Re: resize2fs on ext4 leads to corruption

Peter Urbanec <linux-ext4.vger.kernel.org@xxxxxxxxxxx> · Mon, 18 Apr 2022 19:33:38 +1000

First, thank you for your help with this. I finally managed to get some 
time today to take another look.

On 16/04/2022 07:22, Theodore Ts'o wrote:
As a workaround, I would suggest
doing is to try running e2fsck with -n, which will open the block
device read-only, e.g. "e2fsck -b 32768 -n /dev/mdXX".  If the changes
e2fsck look safe, then you can run e2fsck without the -n option.

First I updated e2fsprogs to 1.46.5 and then tried:

# e2fsck -f -C 0 -b 32768 -n /dev/md0
e2fsck 1.46.5 (30-Dec-2021)
Pass 1: Checking inodes, blocks, and sizes
Error reading block 32 (Attempt to read block from filesystem resulted 
in short read).  Ignore error? no

e2fsck: aborted

Initially things looked promising and there were no errors being 
reported even at 47% of the way through the check. The check terminated 
at approximately the 50% mark with what appears to be a 32-bit overflow 
issue.

Looking at the code shows that the `block` member of `struct_io_channel` 
has a type of `unsigned long`, which is 4 bytes on a 32-bit system. As a 
result, `e2fsck_handle_(read|write)_error()` can not actually handle 
blocks past the 32-bit limit. `e2fsck_handle_read_error()` is called via 
`channel->read_error()` from `raw_read_blk()` in `unix_io.c`. That 
function uses `unsigned long long` for `block`. I have not looked 
closely enough to determine whether the 32-bit overflow will only be an 
issue when the error handler is invoked.

Ideally, the `block` member of `struct_io_channel` would be of type 
`unsigned long long`, but changing this may introduce binary 
compatibility issues.

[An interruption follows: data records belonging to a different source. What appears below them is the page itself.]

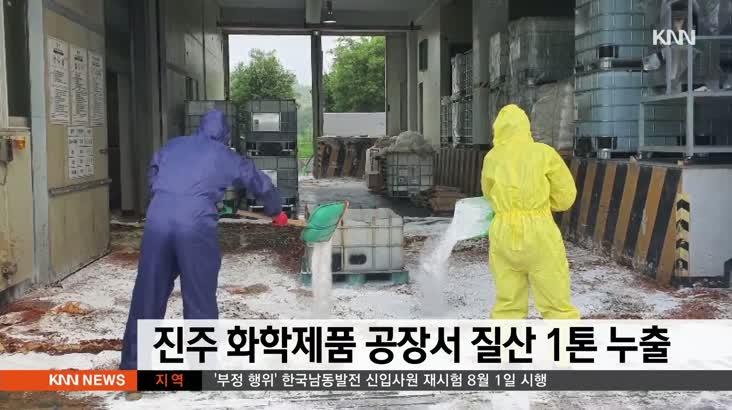 진주 화학제품 공장서 질산 1톤 누출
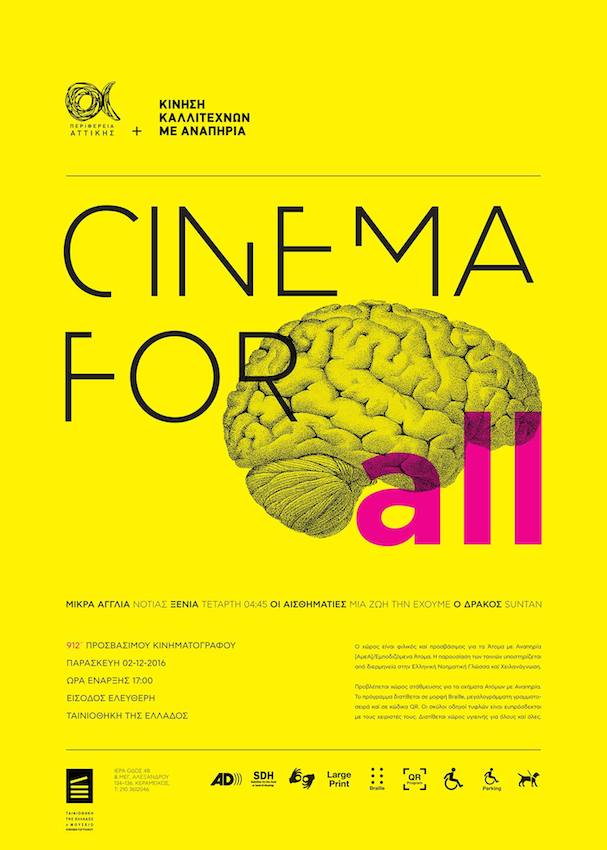 Cinema for All Poster 607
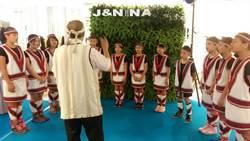 關懷偏鄉學童 J&NINA用美麗做公益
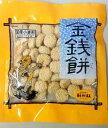 横浜中華街 中華菓子 金銭餅(きんせんぴん)110g(個包装...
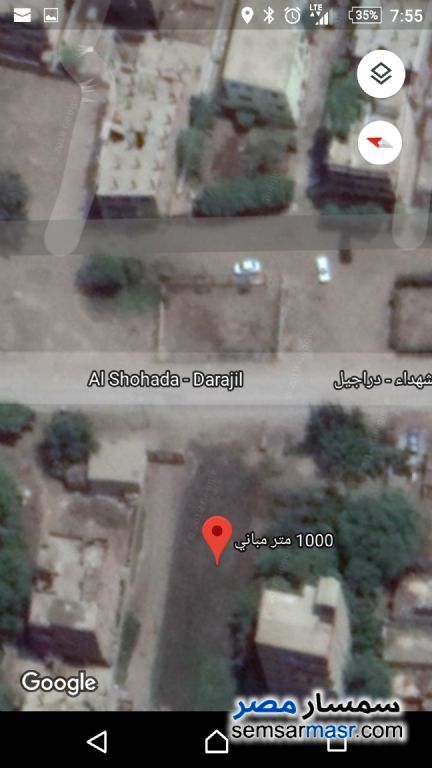Photo 2 - Building Land 1000 m for sale in Elshohadaa / Minufiah For Sale Shuhada Minufiyah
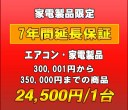 延長保証 家電製品・エアコン 7年延長 (300001〜350000)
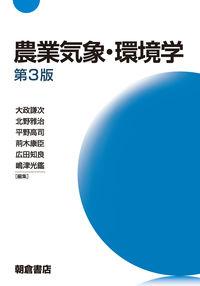 農業気象・環境学 第3版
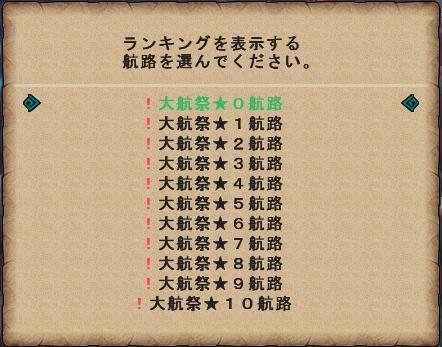 mhf_20160711_213342_889.jpg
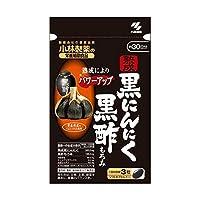 小林製薬 小林製薬の栄養補助食品熟成黒にんにく黒酢もろみ90粒×2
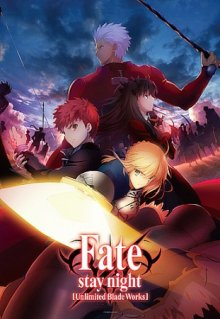 Fate/stay night: Unlimited Blade Works, Cover, HD, Serien Stream, ganze Folge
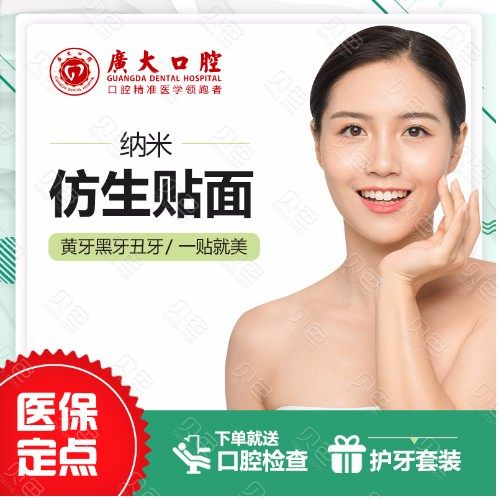 【牙齿贴片美加贴面】广州广大口腔纳米仿生树脂贴面美白牙齿改善稀疏氟斑牙色素牙黄牙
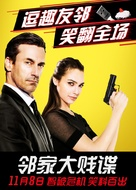 Keeping Up with the Joneses - Chinese Movie Poster (xs thumbnail)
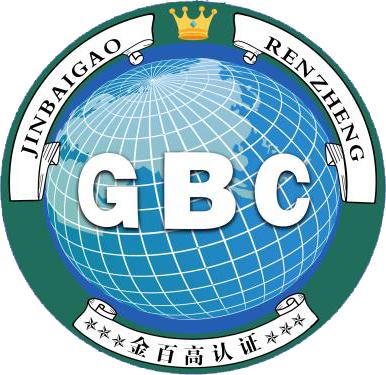 金百高认证绿色施工管理等级评价认证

As an alternative, it may be prudent to perform an 
early check for the total number of blocks in a file system and refuse 
to run e2fsck (and other tools) if that number would cause an overflow.

I have not followed the code any further to see what may have happened 
during resize2fs.

As far as what happens, I wasn't able to replicate the problem when
resizing an empty file system from 3906946560 to 5860419840 blocks,
using a 64-bit binary.  I've stopped testing 32-bit builds quite a
while ago

If it is helpful, I can run some ad-hoc tests on the affected 32-bit 
system, now with e2fsprogs 1.46.5. I've got enough free space to create 
about ~2TB file for testing purposes. If that is enough for an empty 
test file system, please let me know the sequence of test commands and 
I'll provide the results.

3906946560 fits in 32-bits, while 5860419840 is larger than 2**32.
So it could very much be some kind of a 32-bit block number overflow.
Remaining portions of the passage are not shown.